Zambia and Zimbabwe have appointed the African Development Bank as lead financial advisers for the construction of the 2,400-megawatt Batoka Gorge hydro-power project that’s expected to cost $4 billion, an official said.

The two southern African nations face severe power shortages as years of under-investment are amplified by low water levels at the Kariba dam hydro-power station that they each rely on for about half of total supplies.

“Only yesterday, we were talking to the AfDB after Zambian and Zimbabwean governments appointed them as the lead financial arranger on this project,” Munyaradzi Munodawafa, Chief Executive Officer of Zambezi River Authority, said Tuesday in Victoria Falls after touring Batoka Gorge. 
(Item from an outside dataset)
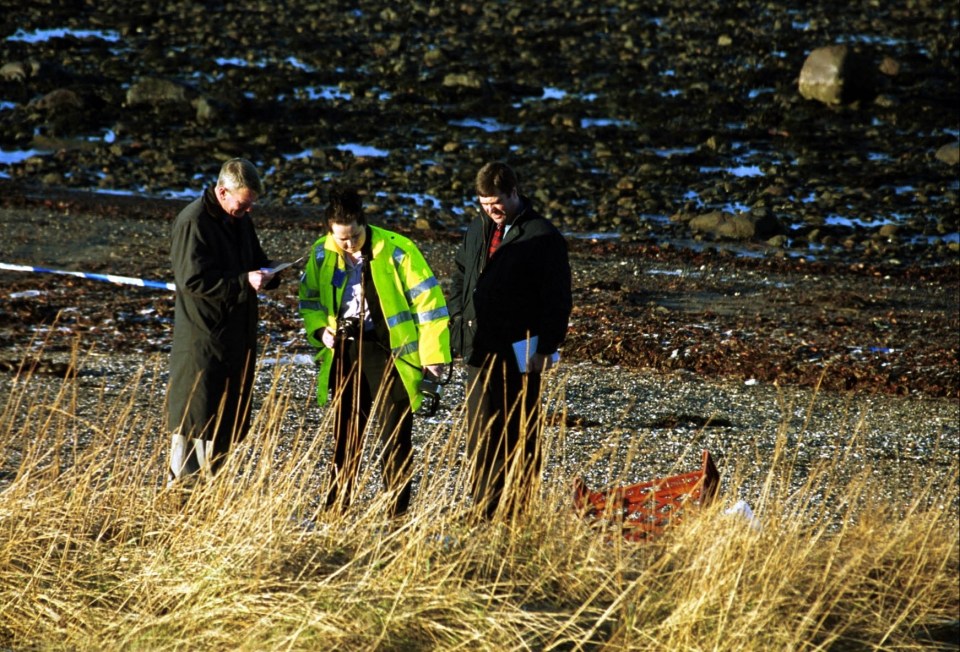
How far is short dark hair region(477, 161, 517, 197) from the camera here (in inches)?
230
The authority intends to build it on the same arrangement as the Kariba Dam was built, which involves loans, grants, with the two governments also funding it, he said.

Executives from both nations have been to Beijing and met officials from the China Export & Credit Insurance Corp, known as Sinosure,Export-Import Bank of China, contractors and individual financiers, Munodawafa said. Officials were also in France where there was “good reception and a lot of interest” during meetings with representatives from BNP Paribas SA,Societe General SA, the European Investment Bank, he said. In South Africa, there were talks with DBS Holdings Ltd., Barclays Africa Group Ltd., the International Finance Corp. and a consortium of local investors.

Financial mobilization for the project is scheduled to start in 2018, but could begin earlier than that, he said. The dam will have a capacity of 1.2 billion cubic meters of water on completion. Kariba, the world’s biggest man-made reservoir by volume, holds 181 billion cubic meters of water.

“After we have completed Batoka Gorge, we will start planning for something at Devil’s Gorge,” Munodawafa said of the valley that’s further upstream on the Zambezi River. “This is still a plan.”